Astley found her material in newspaper stories and through her travels, but mostly in the various communities she and her husband lived in. In north Queensland, for example, she "found a wealth of stories and 'screwball' characters by listening to people in the small towns and wilderness of the tropics". In 1997, she wrote "Sadly, the north has changed. As we say up there: beautiful one day, developed the next. I keep writing about it. I can't help myself".

==Influence==
Astley encouraged many friends and students to pursue careers in writing, and is regularly quoted by other teachers, particularly her advice that writing one page a day "adds up to a book in a year".

==Adaptations==
- 1983: Descant for gossips (ABC, miniseries)
- 2004: Drylands optioned by Anthony Buckley (but not made as of 2008)

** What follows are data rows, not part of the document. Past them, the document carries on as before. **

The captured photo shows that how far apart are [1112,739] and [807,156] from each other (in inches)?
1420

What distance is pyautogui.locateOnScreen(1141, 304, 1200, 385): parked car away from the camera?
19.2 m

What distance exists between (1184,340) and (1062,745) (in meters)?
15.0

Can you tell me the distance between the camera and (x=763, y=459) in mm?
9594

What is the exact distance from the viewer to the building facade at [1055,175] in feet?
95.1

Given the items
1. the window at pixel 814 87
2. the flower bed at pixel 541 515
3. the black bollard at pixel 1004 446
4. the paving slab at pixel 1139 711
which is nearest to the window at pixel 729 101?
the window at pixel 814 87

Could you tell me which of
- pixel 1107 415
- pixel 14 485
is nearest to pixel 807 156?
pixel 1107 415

==Awards and nominations==
- 1962: Miles Franklin Award for The Well Dressed Explorer
- 1965: Miles Franklin Award for The Slow Natives
- 1965: Moomba Award for The Slow Natives
- 1972: Miles Franklin Award for The Acolyte
- 1975: The Age Book of the Year Fiction Award for The Kindness Cup
- 1979: Colin Roderick Award for Hunting the Wild Pineapple
- 1980: Member of the Order of Australia (AM)
- 1986: ALS Gold Medal for Beachmasters
- 1989: Patrick White Award
- 1990: New South Wales Premier's Literary Awards, Christina Stead Prize for fiction for Reaching Tin River
- 1992: Officer of the Order of Australia (AO)
- 1996: The Age Book of the Year Fiction Award for The Multiple Effects of Rainshadow
- 1999: Miles Franklin Award for Drylands
- 2000: Queensland Premier's Literary Awards, Fiction Book Award for Drylands
- 2002: New South Wales Premier's Literary Awards, Special Award for being "a trailblazer"

==Bibliography==

===Novels===
- Girl with a Monkey (1958)
- A Descant for Gossips (1960)
- The Well Dressed Explorer (1962)
- The Slow Natives (1965)
- A Boat Load of Home Folk (1968)
- The Acolyte (1972)
- A Kindness Cup (1974)
- An Item from the Late News (1982)
- Beachmasters (1985)
- It's Raining in Mango (1987)
- Reaching Tin River (1990)
- Vanishing Points (1992)
- Coda (1993)
- The Multiple Effects of Rainshadow (1996)
- Drylands (1999)

===Short stories===
- Hunting the Wild Pineapple (1979)
- Collected Stories (1997)

== Oral history ==
Astley was interviewed twice about her life history and works. The first was in was in 1964 by Hazel de Berg, and the second was in 1979 by Graeme Kinross-Smith. Both of these recordings can be found at the National Library of Australia.